Clutch | Lionize: Academy 1, Manchester – live reviewClutch | Lionize

Manchester Academy

24 April 2014

Hipster beards begone! The mighty Clutch have descended once again from their mountain compound, brandishing authentic whiskery righteousness. With an attendant road crew of similarly hirsute qualities it’s as thought the supporting cast of Justified had been let loose with Marshall stacks instead of meth labs.

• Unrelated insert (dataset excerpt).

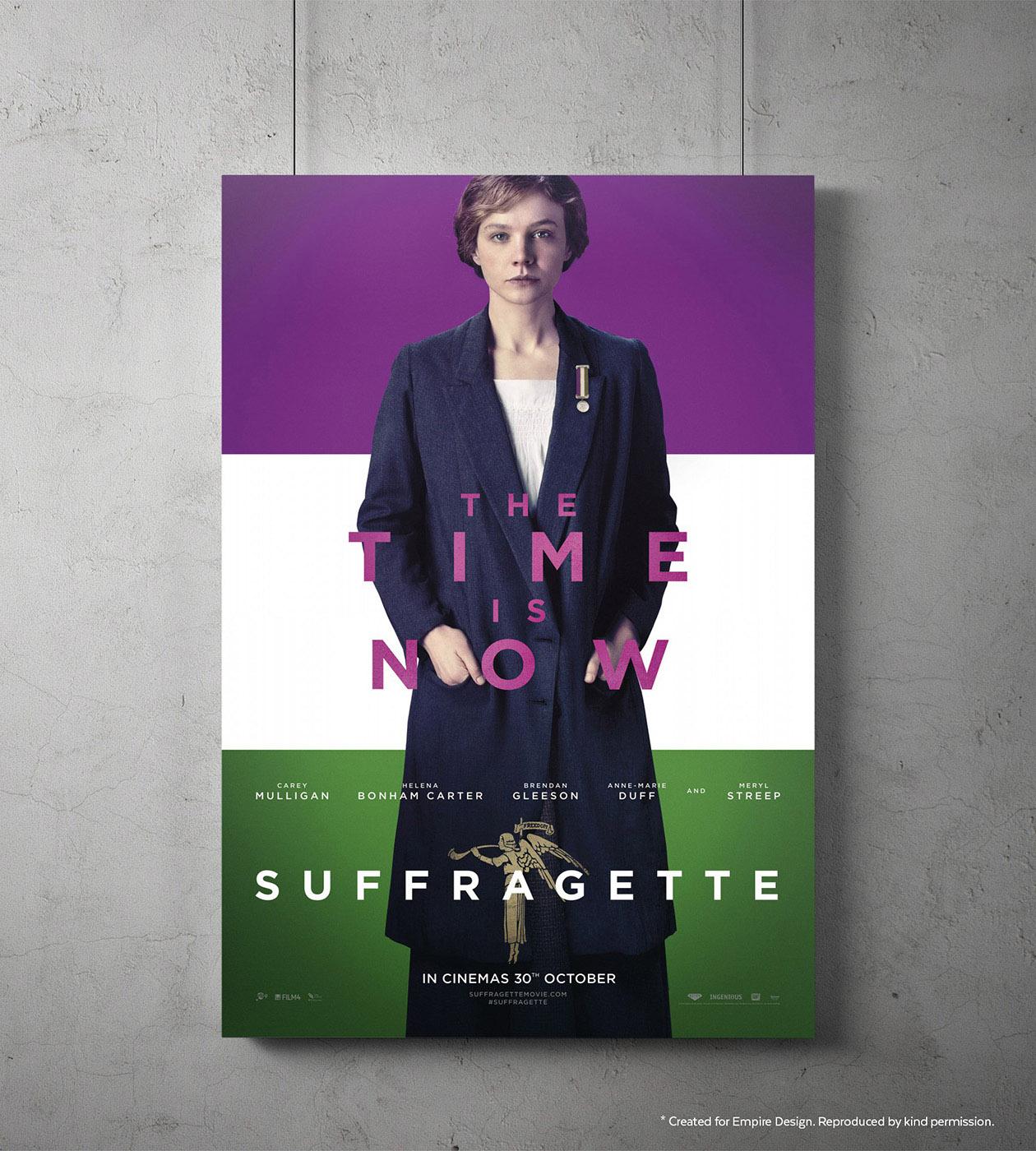 Suffragette_Character.jpg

Fitting right in to this grizzled scenario are opening act Lionize. The fellow Maryanders are signings to Clutch’s own Weathermaker label, and it’s no difficulty to see why. Each member plays in a near identical fashion to their Clutch counterpart, with a keyboard player giving their overall sound a close approximation of the Robot Hive-era; not yet as memorable, but they still win an appreciative response.

And as for the headliners? Well – playing before a backdrop the size of a small house, Clutch are now at the stage where the roaring surge of audience acclaim before they’ve even played a note means that the band have a platform to relax and perform. Proud frontman Neil Fallon is beaming from the off and when, midway through the set, a vigorous circle pit breaks out for Jean Paul Gaster’s drum solo it comes as no particular surprise.

Still surfing the wave of acclaim from last year’s superb Earth Rocker album, the band are headlining Academy 1 for the first time, and it’s a joy to see the organic incremental growth each time they return to the country. While set-lists on the last tour revolved around almost entire performances of the new album sprinkled with select older tracks, this time they mix things up to great effect. Thus, predictably, the returning Soapmakers and Cypress Grove get heroes’ welcomes, but it’s significant that new songs are greeting with equal fervour rather than the polite patience that is usually the case – opener Crucial Velocity being a prime case in point. Lionize’s keyboard player is deputised to allow a rare performance of 10001110101, which also sees a hearty singalong of the binary code chorus – a unique piece of Clutch charm – and even the brooding acoustic Gone Cold is greeted with rapture. One way or another, no-one leaves a Clutch show disappointed.